Coup de théâtre au parlement gabonais. Les députés pourtant en très large majorité issu du parti au pouvoir, ont rejeté mardi un projet d’ordonnance portant modification, suppression et complétant certaines dispositions de la loi portant statut général de la Fonction publique. Les députés donnent ainsi raison à la confédération syndicale Dynamique Unitaire qui avait dénoncé ces mesures et déclenché une grève générale des agents publics depuis le 12 mars.

Adopté en Conseil des ministres du 23 février dernier, le projet d’ordonnance controversé du gouvernement gabonais sur certains articles sur statut général de la Fonction publique a été rejeté le 10 mars à l’Assemblée nationale par les députés. Ils dénoncent les mesures d’austérité pris par le gouvernement à l’endroit des fonctionnaires au motif que ce texte de loi ne mérite pas un traitement en procédure d’urgence au regard de sa complexité.

Pour justifier ce rejet, les députés ont exprimé clairement au ministre de la Fonction publique, Jean Marie Ogandaga, venu pour défendre cette ordonnance, d’aller le transformer en projet de loi, afin qu’il soit minutieusement examiné. Les députés gabonais ont estimé que ce projet d’ordonnance qui touche directement la vie quotidienne de nombreux gabonais ne peut pas passer en procédure d’urgence et sous pression. Il mérite un examen rationnel et minutieux.

Le projet d’ordonnance querellé visait modification et suppression de certaines dispositions de la loi n° 1/2005 du 4 février 2005 portant statut général de la Fonction publique. Présentées comme des "innovations", le texte prévoyait notamment : l’exclusivité de l’avancement au mérite comme mode de progression dans la carrière ; la réintroduction du classement des corps des fonctionnaires dans les catégories A, B et C, à coté de la classification ordinale instaurée par la loi en vigueur ;

Mais aussi : la réduction du nombre de groupe d’emplois ouverts aux agents publics non permanents ; le retrait du domaine législatif de toutes les dispositions relatives à la rémunération des agents publics ; la suppression de l’unicité des grilles ; la suppression de l’indemnité des services rendus ; ainsi que l’instauration du paiement au trentième pour que le versement de la rémunération se fasse au prorata du nombre de jours travaillés.

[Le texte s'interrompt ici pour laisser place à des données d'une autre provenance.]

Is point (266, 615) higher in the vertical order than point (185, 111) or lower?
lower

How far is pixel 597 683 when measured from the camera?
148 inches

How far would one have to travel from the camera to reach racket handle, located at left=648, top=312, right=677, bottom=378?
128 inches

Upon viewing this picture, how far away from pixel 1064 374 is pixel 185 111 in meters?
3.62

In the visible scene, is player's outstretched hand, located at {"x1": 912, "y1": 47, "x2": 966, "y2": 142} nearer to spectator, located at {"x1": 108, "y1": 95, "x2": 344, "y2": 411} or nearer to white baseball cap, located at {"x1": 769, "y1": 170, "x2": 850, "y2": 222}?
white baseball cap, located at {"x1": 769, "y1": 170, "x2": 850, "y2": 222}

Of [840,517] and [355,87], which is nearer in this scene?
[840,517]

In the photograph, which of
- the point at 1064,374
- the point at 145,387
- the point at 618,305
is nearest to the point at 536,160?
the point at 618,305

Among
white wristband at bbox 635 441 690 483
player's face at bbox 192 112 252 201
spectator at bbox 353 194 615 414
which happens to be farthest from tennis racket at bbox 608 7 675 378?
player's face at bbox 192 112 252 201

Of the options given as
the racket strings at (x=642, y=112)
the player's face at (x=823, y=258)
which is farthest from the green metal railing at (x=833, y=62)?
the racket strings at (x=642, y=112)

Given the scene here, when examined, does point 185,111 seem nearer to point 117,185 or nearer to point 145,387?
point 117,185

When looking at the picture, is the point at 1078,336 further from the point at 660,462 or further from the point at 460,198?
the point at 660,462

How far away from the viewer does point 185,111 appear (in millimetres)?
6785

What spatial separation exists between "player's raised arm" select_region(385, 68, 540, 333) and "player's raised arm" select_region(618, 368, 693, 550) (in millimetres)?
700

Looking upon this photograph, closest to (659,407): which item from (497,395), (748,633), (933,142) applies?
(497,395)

« Nous avons clairement rappelé au ministre de la Fonction publique que ce projet d’ordonnance engage la vie des gabonais qui exercent dans l’Administration. Vu que nous sommes les représentants du peuple, nous lui avons demandé de nous ramener ce texte sous forme de projet de texte de loi, pour nous permettre de bien l’examiner article par article », a confié un parlementaire présent en séance plénière.

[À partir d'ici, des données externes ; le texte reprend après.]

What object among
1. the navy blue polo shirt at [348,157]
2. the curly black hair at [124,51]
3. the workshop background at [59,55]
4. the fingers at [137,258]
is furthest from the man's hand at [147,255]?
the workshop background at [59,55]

De même, les députés entendent examiner ce texte sous forme de projet de loi pour auditionner toutes les parties prenantes au regard des récriminations qui sont faites au projet d’ordonnance portant modification, suppression et complétant certaines dispositions de la loi portant statut général de la Fonction publique, depuis son adoption en conseil des ministres.

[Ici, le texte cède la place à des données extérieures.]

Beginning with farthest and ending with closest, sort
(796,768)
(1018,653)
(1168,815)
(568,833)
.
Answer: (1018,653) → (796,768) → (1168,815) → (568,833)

« A l’assemblée nationale, nous pensons que ce texte est d’un intérêt capital qui ne doit pas être examiné dans la légèreté. Il sera question que le texte passe en procédure normale pour permettre aux députés d’auditionner tout le monde en commission, à savoir, le gouvernement qui initie l’ordonnance, les syndicats qui la contestent et d’autres entités morales qui sont concernées », a-t-il ajouté.

Regroupés au sein de la Centrale syndicale Dynamique Unitaire, les agents publics de l’État gabonais avaient décidé, le 12 mars dernier à Libreville, d’entrer en grève générale illimitée, pour contester cette ordonnance, notamment des mesures relatives au nouveau mode de rémunération au sein de la Fonction publique. Un camouflet dont se serait bien passé le gouvernement d’Issoze Ngondet et son ministre de la Fonction publique.